I used to think driving Chinese vehicles was like dating a Chinese guy. You never know when what you have will fall apart. After all, China¹s still getting the hang of making quality and reliable vehicles, just as Chinese boys are still learning the ropes of cross-cultural relationships.
But enough of that bitterness and on to more positive things.
I'm a puny, 90-pound singleton with a single parent. We could have camped inside the Foton MP-X for days, and mother and I wouldn't bump into each other. That may sound exaggerated, but really, if there's one thing the MP-X offers, it's space. Lots of it.

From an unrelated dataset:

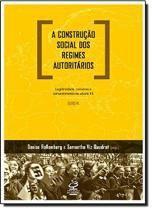 A construção social dos regimes autoritários: Legitimidade, consenso e consentimento no século XX - Europa - Legitimidade, consenso e consentimento no século XX - Europa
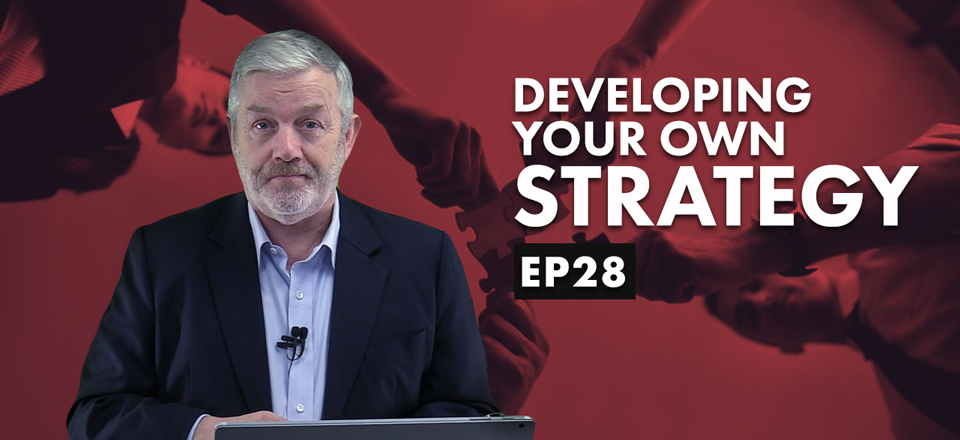 Developing Your Own Strategy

On the day I planned to take the MP-X on an out-of-town drive with my mom, we were swarmed by relatives and friends from Mindanao who were eager to see a part of Luzon that wasn't the cramped and busy Metro Manila.
The drive south was hell with the Skyway extension still in the works. The MP-X's diesel-fed engine was literally groaning as it pushed through slow-moving traffic. It was just as well. I dreaded shifting gears because it meant having to push half of my body weight against the Foton's stick.
The same goes with the horn. It requires more than just thumb movement. Honking takes too much effort that once, on my way home, I had second thoughts about blasting at two inconsiderate schmucks on motorcycles who were talking to each other while riding side by side and slowing down everyone else behind them.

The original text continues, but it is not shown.